The egg yolks that I use are equal in weight to the egg yolks in your recipes but it seems that the weight of the whole shelled egg is always more than 50 grams (the weight of the eggs that you use). Sometimes I get 54grams. Sometimes I get 55grams.

Instead of using the excess white to cook something else, which is usually the case with me, I was wondering if I could use the excess white in the batter and adjust the recipe to compensate for the difference instead.

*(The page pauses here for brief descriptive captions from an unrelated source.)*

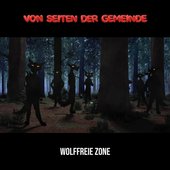 Wolffreie Zone - Single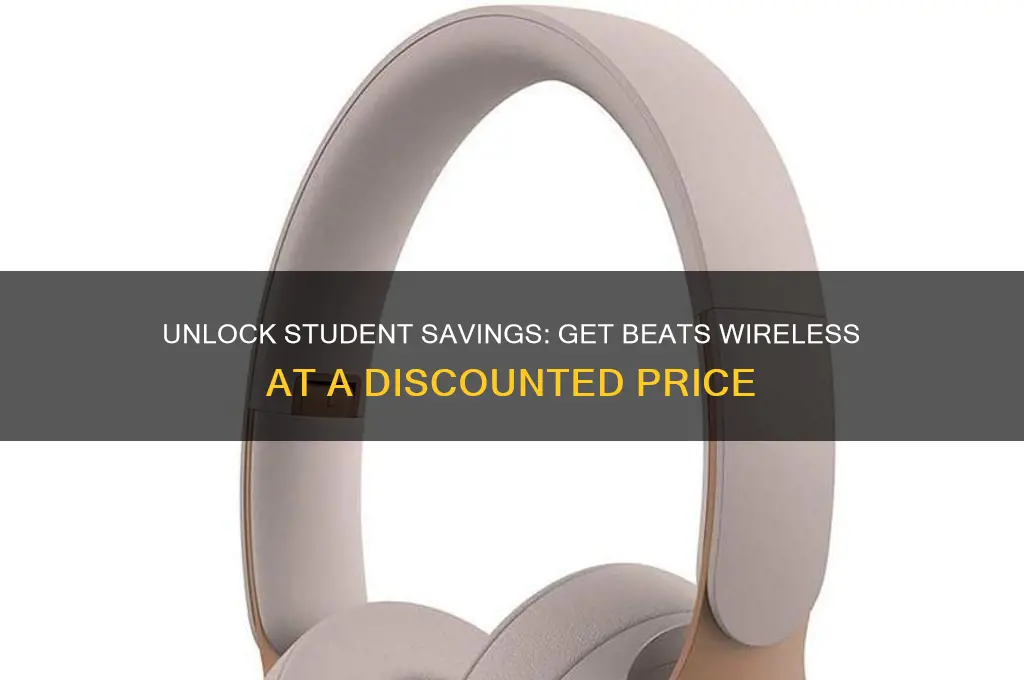 how to get a student discount on beats wireless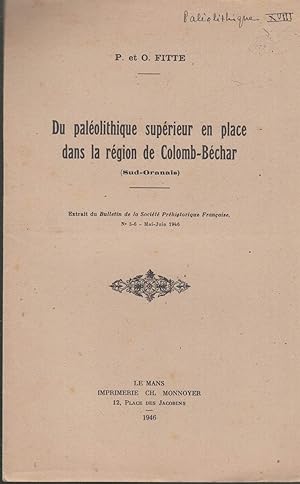 Imagen del vendedor de Du palolithique suprieur en place dans la rgion de Colomb-Bchar (Sud-Oranais) a la venta por PRISCA
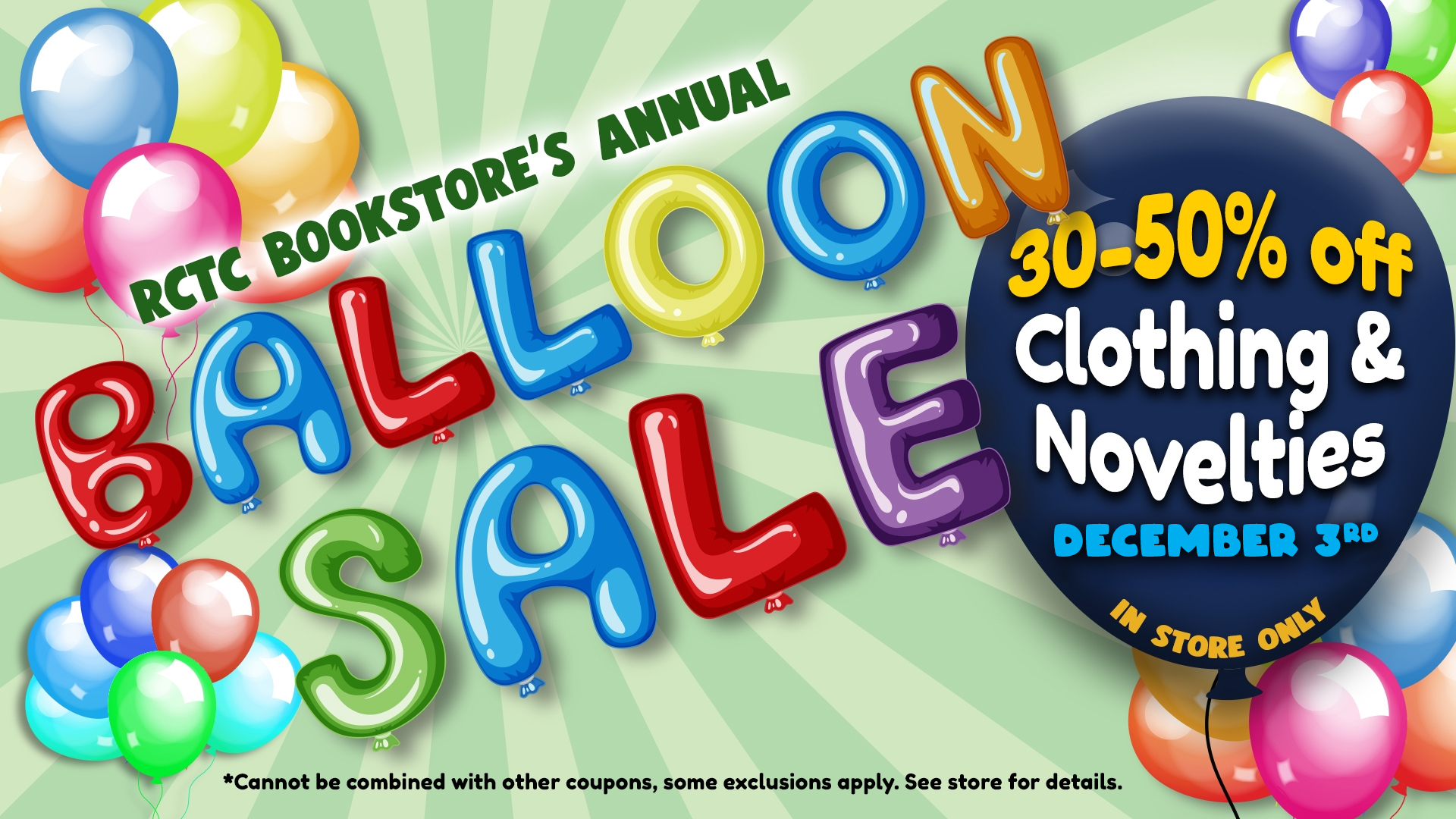 Promotional graphic for RCTC Bookstore’s Annual Balloon Sale. Colorful balloons surround bold text that reads ‘Balloon Sale’ in balloon-shaped letters. Additional text announces 30–50% off clothing and novelties on December 3rd, in-store only. Fine print at the bottom states: ‘Cannot be combined with other coupons, some exclusions apply. See store for details.’ Background features green rays radiating outward.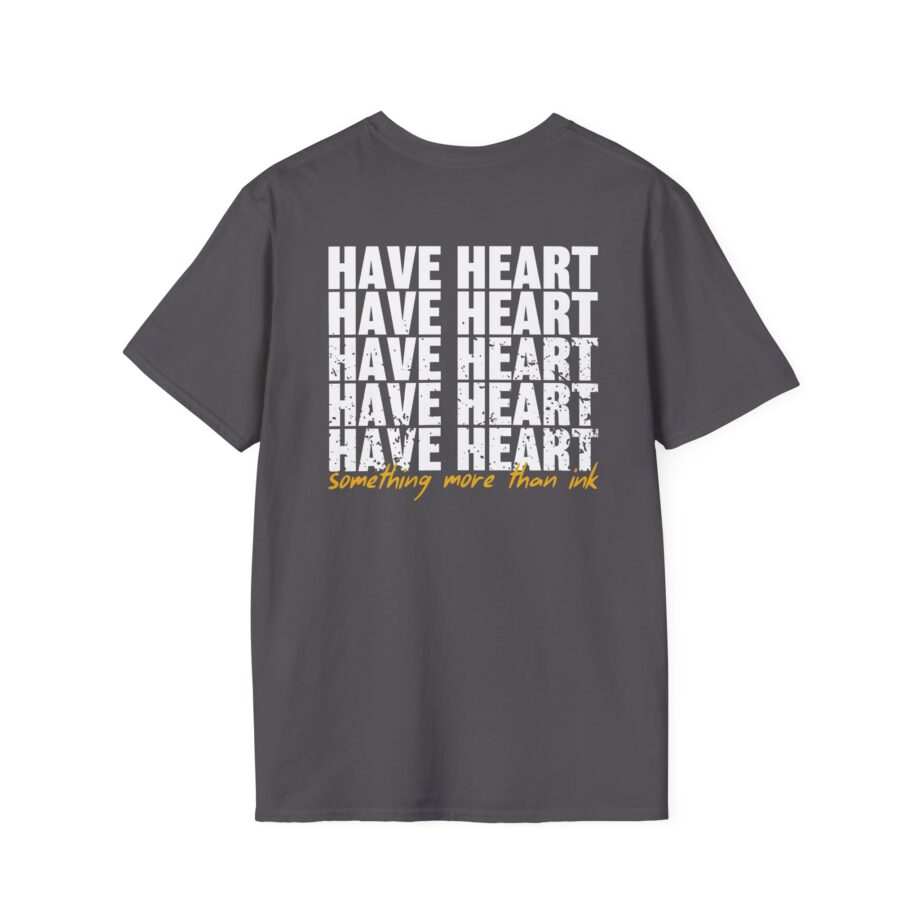 Have Heart Something More Than Ink Unisex Softstyle T-shirt
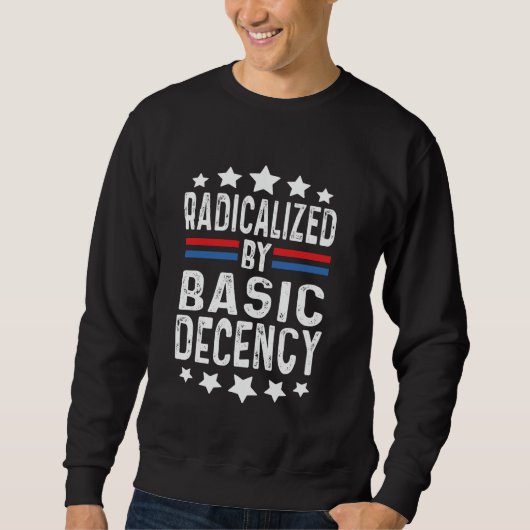 Sweatshirt Radicalisé par une décence élémentaire Citation dr (Devant)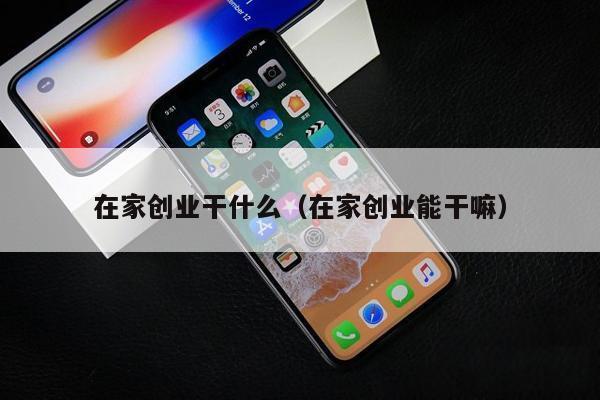 在家创业干什么（在家创业能干嘛）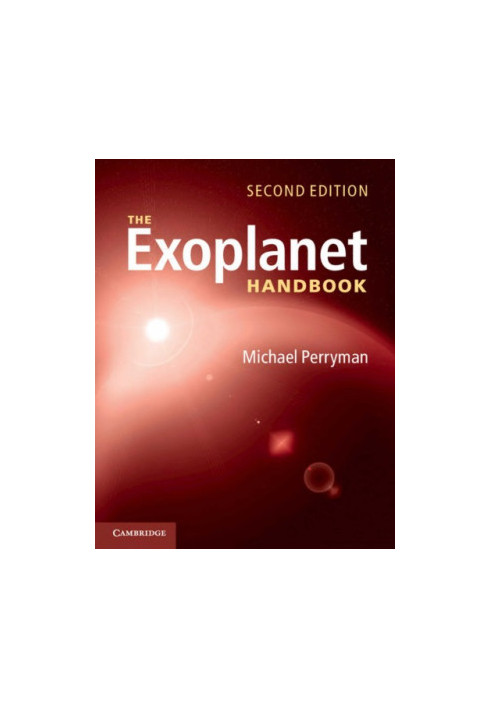 The Exoplanet Handbook (Second Edition)
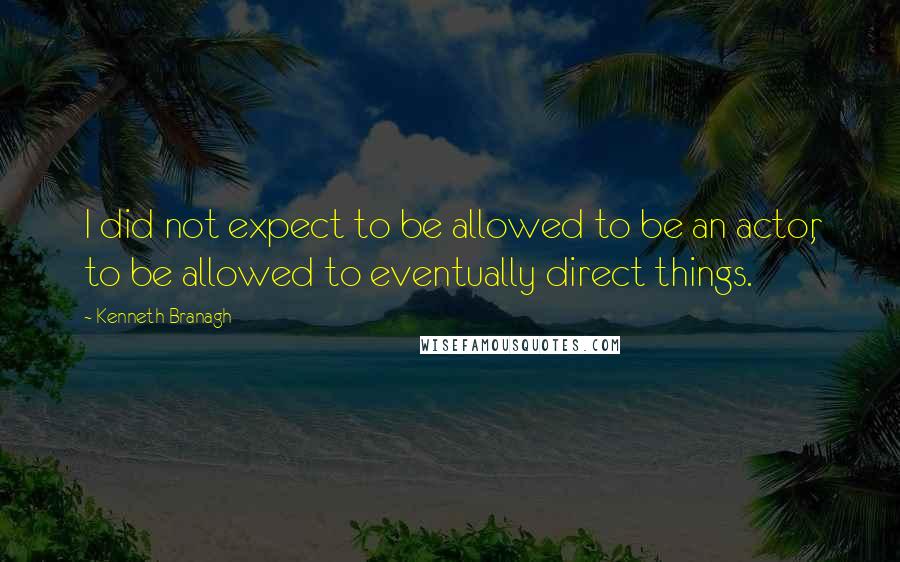 Kenneth Branagh quotes: I did not expect to be allowed to be an actor, to be allowed to eventually direct things.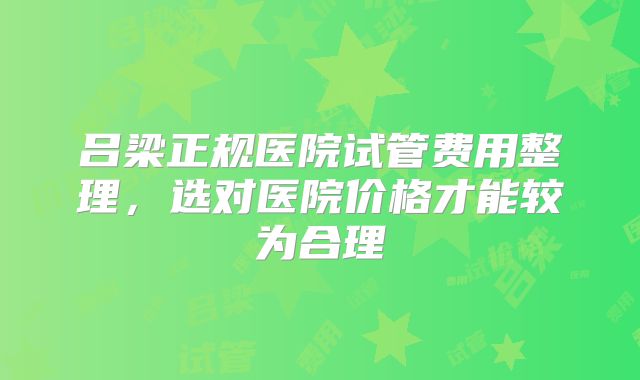 吕梁正规医院试管费用整理，选对医院价格才能较为合理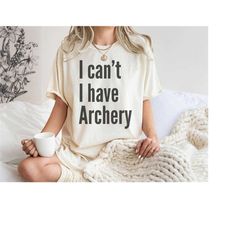 I Can't I Have Archery, Archery Enthusiast TShirt, Archery Lover Gift, Bow and Arrow Shirt, Gift for Archer, Archery Gif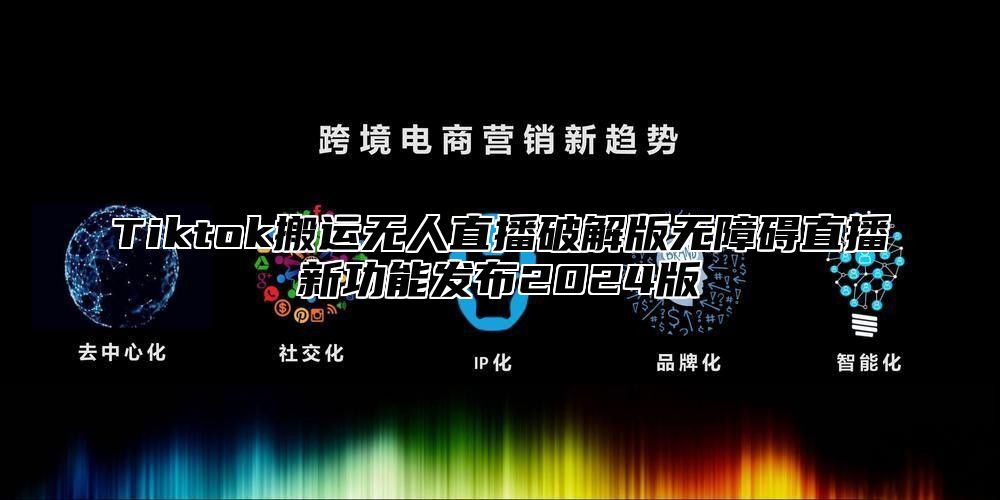 Tiktok搬运无人直播破解版无障碍直播新功能发布2025版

Can you give me some advice?



dianne, soehnle promised to bring in their "ultra scale" which is the only one (other than the very high priced commercial scales) that i found to be trust-worthy for minute amounts. otherwise it's safer to use teaspoons!
contact: www.scalesexpress.com or www.leifheitusa.com or 866-695-3434 for nearest retailer

lynn, the soehlne futura for the home baking market--only available battery operated, the mettler toledo: PB3002-S at the high end 800/786-0038 (plugs in so no auto shut-off!

gerry, agreed! but of course if you're using someone else's recipe best to go by the weights they give though sadly not many GIVE weights!
here is what i have established by constant reweighing at all times of the year:
PLEASE NOTE i did not stir up the flour before measuring by dip and sweep and now recommend doing so because it settles down in time. i plan to reestablish these values in the future.
1 cup sifted cake flour: 100 grams
1 cup cake flour, measured by dip and sweep: 145 grams
1 cup cake flour, lightly spooned: 114 grans
1 cup bleached all-purpose flour, sifted: 114 grams
1 cup bleached ap flour, lightly spooned: 121g
1 cup bleached all-purpose flour, dip and sweep 145 g
1 cup unbleached ap flour dip and sweep 148 g
1 cup unbleached ap flour lightly spooned 130 g
1 cup bread flour dip and sweep 157
1 cup bread flour lightly spooned 130


gerry horan
gerry horan
11/16/2005 09:24 AM

what are the equivalents for converting cups, particularly flour, to grams, the flour packages and cookbooks seem to have differing figures?


Can you recommend scales at various price points?


Dianne Poteat
Dianne Poteat
11/15/2005 06:15 PM

Where can I get a scale for minute amounts, like yeast and salt? My scale doesn't compute small amounts and I haven't been able to find one.


Susan Brickell
Susan Brickell
11/11/2005 09:25 AM

Rose, I am SO with you on this!

I learned to cook and bake in U.K., where all recipes call for ingredients to be weighed--it's a great system, far more precise and much easier than diddling around with various cup measures.


Shall we start a crusade?


this is fascinating. i've thought about buying a scale for the kitchen, but always dismissed is as "one more gadget" that would probably just take up counter space. clearly, i'm wrong!